Third, the Submission is a document that is to be jointly produced and submitted. Collaboration over e-discovery remains difficult to achieve, as lawyers continue to rely on adversarial “stonewall denials”, “gotchas” and “hide the pea” strategies more familiar to 20th century litigation. This Submission requires a detailed analysis by the parties and makes it very difficult for someone to appear at an initial pretrial conference without having attended to all of the topics listed by the Submission.
Fourth, the model Submission reflect a technology-forward view, directing litigants to focus on the difficult ESI categories, such as instant messages, web site content, blogs, social media, and ephemeral data. It is clear the courts expect the evidential issues to be understood, analyzed, discussed, and resolved if possible—no more surprises that introduce significant delays.
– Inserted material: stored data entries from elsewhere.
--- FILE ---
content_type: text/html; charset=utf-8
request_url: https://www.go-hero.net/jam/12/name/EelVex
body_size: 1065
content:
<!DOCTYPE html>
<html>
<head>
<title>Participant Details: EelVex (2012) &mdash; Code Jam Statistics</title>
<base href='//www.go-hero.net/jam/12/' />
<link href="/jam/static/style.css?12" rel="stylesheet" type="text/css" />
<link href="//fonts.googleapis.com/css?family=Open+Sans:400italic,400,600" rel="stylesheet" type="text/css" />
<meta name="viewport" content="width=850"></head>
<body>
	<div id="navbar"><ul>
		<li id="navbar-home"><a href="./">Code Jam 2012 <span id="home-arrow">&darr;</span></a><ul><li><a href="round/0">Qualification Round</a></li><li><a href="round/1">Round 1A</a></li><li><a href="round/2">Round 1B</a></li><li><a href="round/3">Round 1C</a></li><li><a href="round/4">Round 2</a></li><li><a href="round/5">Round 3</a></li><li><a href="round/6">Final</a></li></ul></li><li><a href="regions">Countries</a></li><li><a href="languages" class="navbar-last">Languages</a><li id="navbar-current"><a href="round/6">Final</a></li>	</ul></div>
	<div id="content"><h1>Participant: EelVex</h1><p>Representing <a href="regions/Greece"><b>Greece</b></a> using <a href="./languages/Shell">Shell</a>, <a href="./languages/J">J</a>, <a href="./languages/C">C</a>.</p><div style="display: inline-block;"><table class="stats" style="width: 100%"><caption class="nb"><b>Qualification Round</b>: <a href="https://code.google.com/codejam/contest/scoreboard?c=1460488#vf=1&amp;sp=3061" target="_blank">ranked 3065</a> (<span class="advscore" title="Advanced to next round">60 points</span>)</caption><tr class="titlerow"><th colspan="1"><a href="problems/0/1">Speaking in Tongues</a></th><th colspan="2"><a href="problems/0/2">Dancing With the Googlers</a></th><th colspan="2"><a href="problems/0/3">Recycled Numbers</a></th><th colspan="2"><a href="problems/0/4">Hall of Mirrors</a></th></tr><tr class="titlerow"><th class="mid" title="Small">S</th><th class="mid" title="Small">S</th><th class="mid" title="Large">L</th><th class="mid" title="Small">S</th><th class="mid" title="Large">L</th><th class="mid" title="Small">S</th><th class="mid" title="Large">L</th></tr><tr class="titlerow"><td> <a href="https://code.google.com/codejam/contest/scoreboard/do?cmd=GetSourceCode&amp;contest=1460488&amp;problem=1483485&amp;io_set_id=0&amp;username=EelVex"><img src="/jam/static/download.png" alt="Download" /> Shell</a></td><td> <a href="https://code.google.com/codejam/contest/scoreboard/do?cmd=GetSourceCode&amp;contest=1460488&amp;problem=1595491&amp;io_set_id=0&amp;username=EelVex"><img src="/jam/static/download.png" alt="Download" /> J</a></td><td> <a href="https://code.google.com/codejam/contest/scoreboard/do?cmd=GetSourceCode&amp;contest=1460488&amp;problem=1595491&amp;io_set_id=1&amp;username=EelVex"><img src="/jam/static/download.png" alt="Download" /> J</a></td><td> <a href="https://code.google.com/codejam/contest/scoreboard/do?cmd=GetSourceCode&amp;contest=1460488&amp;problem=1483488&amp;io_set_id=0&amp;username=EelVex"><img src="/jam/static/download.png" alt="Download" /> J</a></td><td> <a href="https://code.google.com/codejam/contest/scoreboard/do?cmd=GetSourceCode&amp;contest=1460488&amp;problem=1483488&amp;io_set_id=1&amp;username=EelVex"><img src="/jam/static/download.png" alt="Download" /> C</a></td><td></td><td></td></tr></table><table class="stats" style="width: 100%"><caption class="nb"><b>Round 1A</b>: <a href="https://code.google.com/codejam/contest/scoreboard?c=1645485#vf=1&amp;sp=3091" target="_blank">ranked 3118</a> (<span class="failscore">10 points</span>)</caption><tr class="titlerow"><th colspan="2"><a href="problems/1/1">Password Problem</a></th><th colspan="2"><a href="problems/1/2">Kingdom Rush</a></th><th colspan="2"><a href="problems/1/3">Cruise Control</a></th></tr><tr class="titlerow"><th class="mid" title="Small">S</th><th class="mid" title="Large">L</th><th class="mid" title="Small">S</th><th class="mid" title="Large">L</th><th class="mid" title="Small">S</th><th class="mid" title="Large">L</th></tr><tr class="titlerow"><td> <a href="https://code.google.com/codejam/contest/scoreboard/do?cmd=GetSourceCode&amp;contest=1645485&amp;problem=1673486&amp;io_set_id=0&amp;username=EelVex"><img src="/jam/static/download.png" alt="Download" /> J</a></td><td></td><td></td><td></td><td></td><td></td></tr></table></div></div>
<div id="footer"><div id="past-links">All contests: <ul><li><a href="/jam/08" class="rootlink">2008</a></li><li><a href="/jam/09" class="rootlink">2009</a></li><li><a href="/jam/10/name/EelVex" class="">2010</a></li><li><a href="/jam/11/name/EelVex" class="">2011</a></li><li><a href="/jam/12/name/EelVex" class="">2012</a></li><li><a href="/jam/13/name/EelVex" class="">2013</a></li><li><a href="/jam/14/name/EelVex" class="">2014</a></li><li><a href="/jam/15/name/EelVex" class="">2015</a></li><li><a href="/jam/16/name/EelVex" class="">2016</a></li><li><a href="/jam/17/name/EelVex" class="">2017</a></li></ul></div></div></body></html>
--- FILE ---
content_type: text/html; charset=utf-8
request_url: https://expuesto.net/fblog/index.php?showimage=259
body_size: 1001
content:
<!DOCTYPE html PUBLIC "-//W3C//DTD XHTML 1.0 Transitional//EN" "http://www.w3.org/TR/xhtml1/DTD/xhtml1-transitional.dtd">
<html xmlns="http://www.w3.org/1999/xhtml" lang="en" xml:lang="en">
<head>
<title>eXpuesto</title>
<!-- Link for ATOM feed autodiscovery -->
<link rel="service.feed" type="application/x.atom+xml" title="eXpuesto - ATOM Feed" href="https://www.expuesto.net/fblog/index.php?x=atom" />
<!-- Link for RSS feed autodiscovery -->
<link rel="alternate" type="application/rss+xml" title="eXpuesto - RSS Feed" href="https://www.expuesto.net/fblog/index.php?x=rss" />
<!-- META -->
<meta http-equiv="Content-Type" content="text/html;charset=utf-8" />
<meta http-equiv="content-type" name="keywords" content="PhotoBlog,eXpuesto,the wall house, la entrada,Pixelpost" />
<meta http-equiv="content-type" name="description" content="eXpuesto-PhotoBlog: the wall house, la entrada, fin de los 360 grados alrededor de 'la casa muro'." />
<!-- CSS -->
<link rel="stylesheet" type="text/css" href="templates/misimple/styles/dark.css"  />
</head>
Finally, the Submission emphasizes counsel has a responsibility to describe, and list, the issues that remain pending. Once again, this means it will be more difficult for a lawyer to suggest “We have yet to focus on X, your honor”. Moreover, the Submission contemplates there may be multiple, iterative versions, communicating the court’s expectation that e-discovery is not just a one-issue meeting, but an integral, continuing effort to discovering the evidence of the truth.
This pilot program is important for any litigator or in-house litigation lawyer, regardless of their location, to understand and to rely upon to shape that lawyer’s practice management. Why? Quite simply, it is a powerful map for how discovery, including e-discovery, should be discussed as part of the process in any civil litigation, complex or otherwise. There is simply no reason why other Federal and state courts should not rapidly proceed to implement the same approach for their own respective dockets.
As a practical matter, the Pilot Program is going to place tremendous stress on lawyers still resisting the significance and impact of e-discovery on their litigation strategies. For some time, lawyers have tried to minimize the need for collaboration, dialogue, and agreement on e-discovery issues. Now, there is a different consequence—they must be prepared to have their refusals to do so documented and try to craft in writing effective justifications.